Automatic File Updates
©1996-2012 Roedy Green, Canadian Mind ProductsThis essay does not describe an
existing computer program, just one that should exist. This
essay is about a suggested student project in
Java programming. This essay gives a
rough overview of how it might work. I have no source, object,
specifications, file layouts or anything else useful to implementing this
project.
This project outline is not like the artificial, tidy little problems you
are spoon-fed in school, when all the facts you need are included, nothing
extraneous is mentioned, the answer is fully specified, along with hints
to nudge you toward a single expected canonical solution. This project is
much more like the real world of messy problems where it is up to you to
fully the define the end point, or a series of ever more difficult versions
of this project, and research the information yourself to solve them.
Everything I have to say to help you with this project is written below.
I am not prepared to help you implement it; or give you any additional
materials. I have too many other projects of my own.
Though I am a programmer, I don’t do people’s homework for
them. That just robs them of an education.
You have my full permission to implement this project in any way you please
and to keep all the profits from your endeavour.
Please do not email me about this project without reading the disclaimer above.
The intent of this project is to keep any files (including *.jar and *.zip files) up-to-date on the client site, automatically. It is designed to dovetail with the Delta File Creator that makes the process even more efficient by sending just the parts of
files that have changed. This project sends entire files, or entire zip members, if so much as a comma changes in
them.
There are already some push tools that update files on the client sites. These include
Marímba, Java Web Start, DMP, Funduc Patch, and Symantec LiveUpdate. However, they are not suitable for two simple applications I
have:
- Keeping people’s expanded copies of cmp*.zip up-to-date. These are giant files
containing all the *.html, *.gif, *.jpg
and *.mp3 files on my website in downloadable zipped format.

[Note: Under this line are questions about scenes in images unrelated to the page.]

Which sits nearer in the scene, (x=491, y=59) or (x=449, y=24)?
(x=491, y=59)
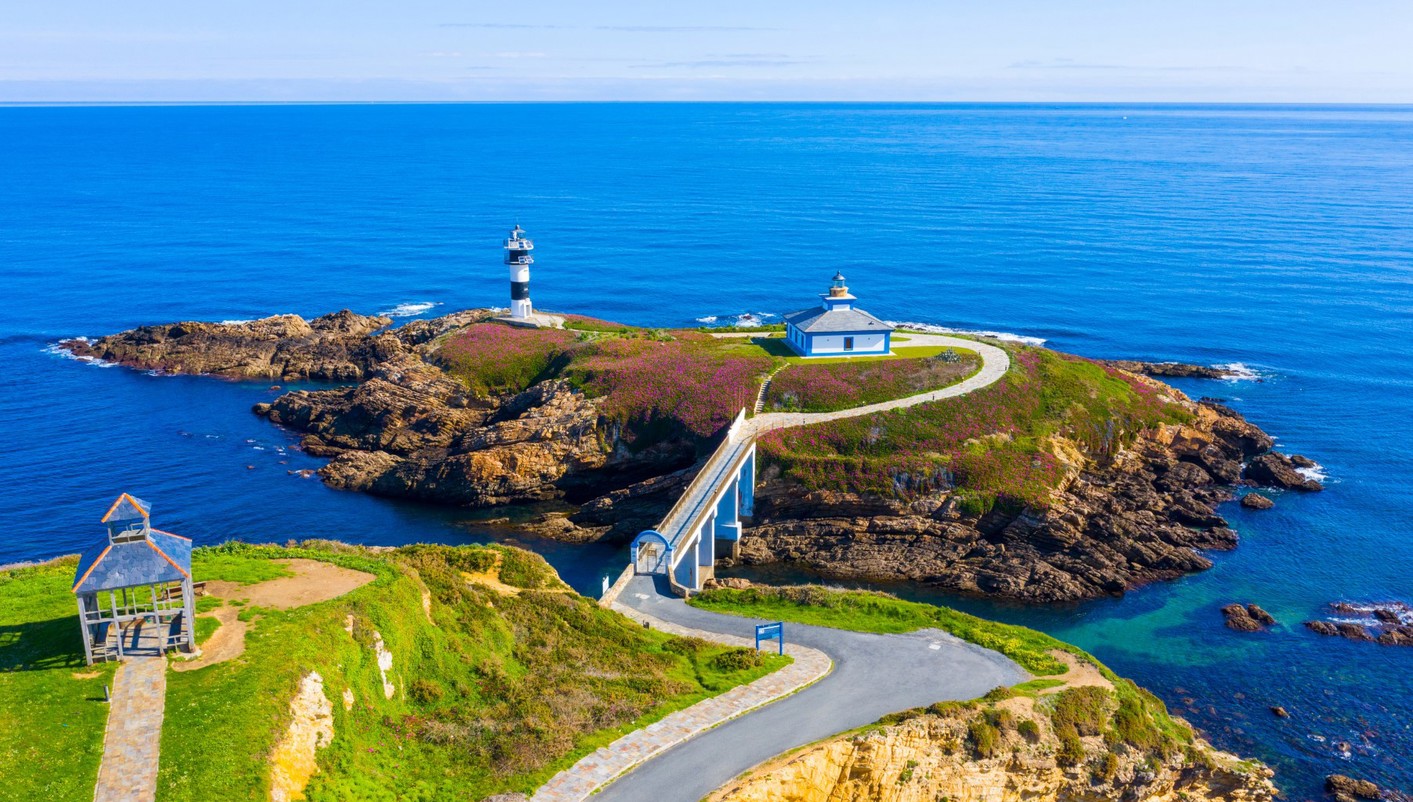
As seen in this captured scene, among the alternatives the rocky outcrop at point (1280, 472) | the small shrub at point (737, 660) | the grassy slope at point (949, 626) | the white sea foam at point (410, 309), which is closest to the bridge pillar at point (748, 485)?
the grassy slope at point (949, 626)

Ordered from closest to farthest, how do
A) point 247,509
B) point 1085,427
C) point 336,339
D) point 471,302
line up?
point 247,509 → point 1085,427 → point 336,339 → point 471,302

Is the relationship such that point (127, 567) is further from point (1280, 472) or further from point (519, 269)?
point (1280, 472)

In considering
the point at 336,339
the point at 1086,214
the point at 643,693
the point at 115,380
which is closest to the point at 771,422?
the point at 643,693

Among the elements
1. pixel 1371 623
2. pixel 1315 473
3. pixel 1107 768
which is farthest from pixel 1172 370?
pixel 1107 768

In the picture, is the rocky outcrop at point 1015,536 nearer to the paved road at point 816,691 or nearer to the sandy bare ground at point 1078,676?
the sandy bare ground at point 1078,676

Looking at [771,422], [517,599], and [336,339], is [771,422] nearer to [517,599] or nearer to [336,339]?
[517,599]

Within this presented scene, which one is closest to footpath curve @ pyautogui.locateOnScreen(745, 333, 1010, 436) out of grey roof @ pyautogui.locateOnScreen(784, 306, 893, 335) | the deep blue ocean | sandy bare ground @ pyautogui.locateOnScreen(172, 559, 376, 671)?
grey roof @ pyautogui.locateOnScreen(784, 306, 893, 335)
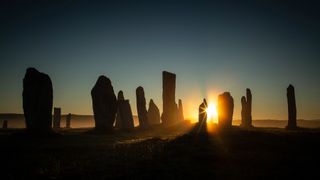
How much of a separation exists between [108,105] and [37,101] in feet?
30.8

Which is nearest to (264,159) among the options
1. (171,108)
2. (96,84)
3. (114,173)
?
(114,173)

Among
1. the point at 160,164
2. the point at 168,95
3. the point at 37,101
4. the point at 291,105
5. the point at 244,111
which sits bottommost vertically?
the point at 160,164

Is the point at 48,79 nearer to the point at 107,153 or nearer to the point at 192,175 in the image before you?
the point at 107,153

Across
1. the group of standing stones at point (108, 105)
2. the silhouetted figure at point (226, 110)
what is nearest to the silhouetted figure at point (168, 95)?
the group of standing stones at point (108, 105)

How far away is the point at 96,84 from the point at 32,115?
10.3 m

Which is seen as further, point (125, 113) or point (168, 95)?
point (168, 95)

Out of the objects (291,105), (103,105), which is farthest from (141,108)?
(291,105)

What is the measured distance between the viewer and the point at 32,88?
1094 inches

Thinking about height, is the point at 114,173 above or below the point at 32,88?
below

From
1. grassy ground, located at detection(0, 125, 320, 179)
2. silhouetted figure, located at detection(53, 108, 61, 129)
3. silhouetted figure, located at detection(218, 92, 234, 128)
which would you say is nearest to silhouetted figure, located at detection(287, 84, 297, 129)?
silhouetted figure, located at detection(218, 92, 234, 128)

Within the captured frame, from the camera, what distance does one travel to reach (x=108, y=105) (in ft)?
116

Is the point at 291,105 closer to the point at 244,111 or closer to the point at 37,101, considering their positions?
the point at 244,111

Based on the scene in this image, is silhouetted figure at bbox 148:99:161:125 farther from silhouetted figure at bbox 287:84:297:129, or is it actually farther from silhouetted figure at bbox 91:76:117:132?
silhouetted figure at bbox 91:76:117:132

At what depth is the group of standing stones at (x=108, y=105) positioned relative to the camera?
2742cm
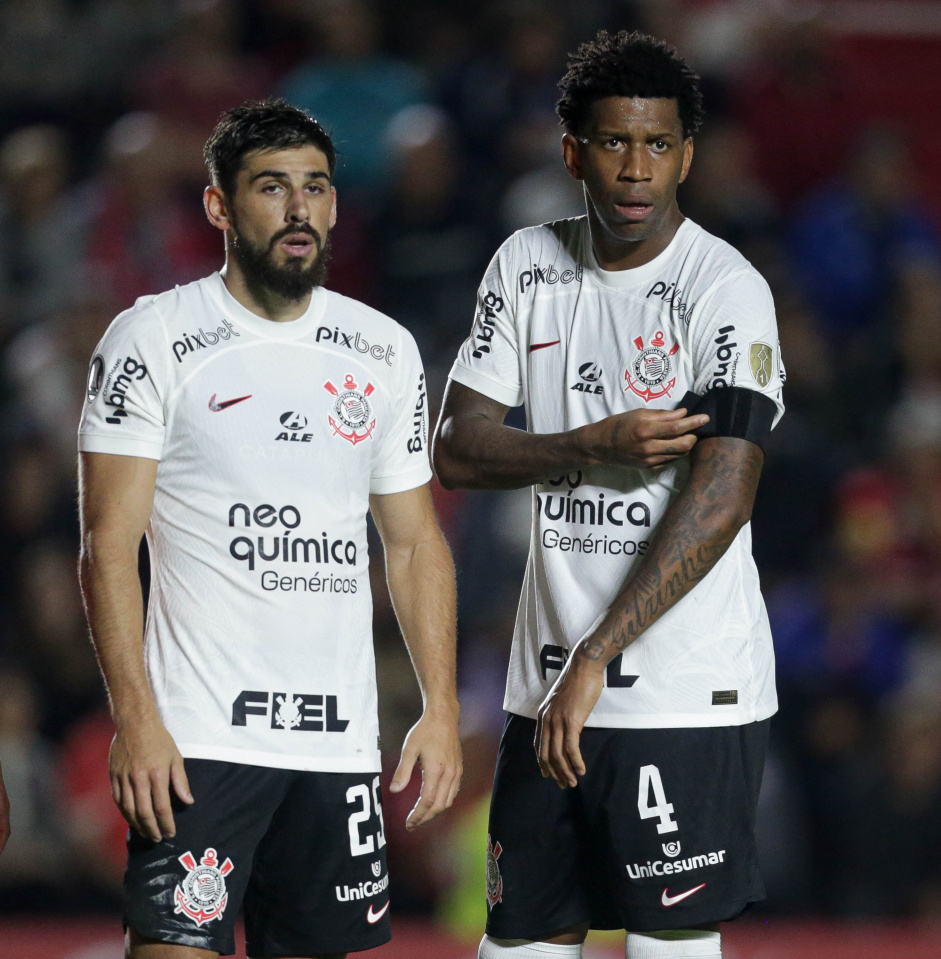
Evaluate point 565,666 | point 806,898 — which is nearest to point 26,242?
point 806,898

- Keeping a JavaHelp.jar file up-to-date on a client site.
What are the problems?
- Every time even so much as a comma changes in a file, the client must download the whole thing.
- Some tools require running custom software on the server. ISP (Internet Service Provider)s
don’t like you doing that, at least not
without paying them a fat fee.
- The tools may be too expensive for the hobbyist.
- You can’t FTP (File Transfer Protocol) upload the master copy of the files on the server because people are always busy
downloading them.
How are Automatic Update Files Stored on the Server?
Instead of storing entire jars or zips on the server, the members of the jars are stored as separate *.upd files on the server. The files are given sequential numbered names, e. g. 00000042.upd. The server is a perfectly standard HTTP (Hypertext Transfer Protocol) server. The only thing you need to configure on
your server is a new MIME type for the *.upd extension for your component files. When the component of a jar is updated, the new contents are
assigned a new sequential number. That way there is no problem uploading a file to the server that others are
downloading. Any change gets a new number. You retire updated file numbers. All the *.upd
files are stored in GZIP compressed format. Content files in jars and zips are compressed only once. *.upd files representing stand-alone files too are compressed. Compressed-standalone files are
effectively compressed twice. Fanatics might want to invent a way to avoid that tiny extra overhead.
How are Automatic Update Files Stored on the Client?
The files are conventional jar, zip, program or stand-alone data files. They can have any name or extension. They can
live anywhere on disk. They may be compressed or uncompressed in any conceivable format. Jars can even be digitally
signed. They are not permanently stored as *.upd files.
The master copies of the files created by the programmers are also maintained in this conventional way. No one is
aware of the *.upd files. They are a transport mechanism only. The conversion to and from the *.upd files is fully automatic.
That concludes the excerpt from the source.